以上のように、借地権には5つの種類があることを覚えておきましょう。

地上権と賃貸権における登記について

借地権には種類があることを前述しましたが、二つに区分される地上権と賃貸権における登記ついて詳しく解説したいと思います。

地上権の場合、地主の協力のもとで登記が可能です。地主には、土地に「地上権」が設定された場合、借地権者が地上権を登記するための協力義務が発生します。地主は、借地人から登記の協力を求められた場合、原則拒否不可能です。
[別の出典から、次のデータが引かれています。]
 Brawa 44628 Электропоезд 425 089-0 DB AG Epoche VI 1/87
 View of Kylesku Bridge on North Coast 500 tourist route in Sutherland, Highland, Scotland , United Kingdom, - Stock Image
地上権を登記しておくどのようなメリットがあるのでしょうか。一つには、底地権の譲渡や相続などで地主が変わった際でも、その変化に関係なく、自由に土地を使い続けることが可能という点です。また、登記を行った借地人には、地主の承諾無しに地上権を他人に貸したり、他人に譲渡したりすることも認められています。

以上のとおり、地上権は非常に強い権利として認められているため、実際には前述したように、建物所有を目的とした借地権で設定されることは、ほとんど無いと考えてもらって良いでしょう。

それでは、賃借権に関しての登記についても解説したいと思います。賃借権は、不動産の全部または一部の使用及び収益をする権利です。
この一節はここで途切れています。